练习内容 — 从含有"How far does"的那一行起，一直到这些记录的末尾，把这些行重新写出，将其中的"the camera"换成"the lens"，其余内容一律不变。

(数据文件节选)
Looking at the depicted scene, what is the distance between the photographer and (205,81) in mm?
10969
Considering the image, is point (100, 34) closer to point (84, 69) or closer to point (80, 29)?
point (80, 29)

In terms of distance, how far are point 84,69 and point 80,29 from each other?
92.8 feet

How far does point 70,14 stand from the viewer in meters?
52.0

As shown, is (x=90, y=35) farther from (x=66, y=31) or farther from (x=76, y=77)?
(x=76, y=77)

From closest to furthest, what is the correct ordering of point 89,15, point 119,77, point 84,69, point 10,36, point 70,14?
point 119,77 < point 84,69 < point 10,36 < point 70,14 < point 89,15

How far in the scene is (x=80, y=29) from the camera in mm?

最终答案 —
How far does point 70,14 stand from the viewer in meters?
52.0

As shown, is (x=90, y=35) farther from (x=66, y=31) or farther from (x=76, y=77)?
(x=76, y=77)

From closest to furthest, what is the correct ordering of point 89,15, point 119,77, point 84,69, point 10,36, point 70,14?
point 119,77 < point 84,69 < point 10,36 < point 70,14 < point 89,15

How far in the scene is (x=80, y=29) from the lens in mm?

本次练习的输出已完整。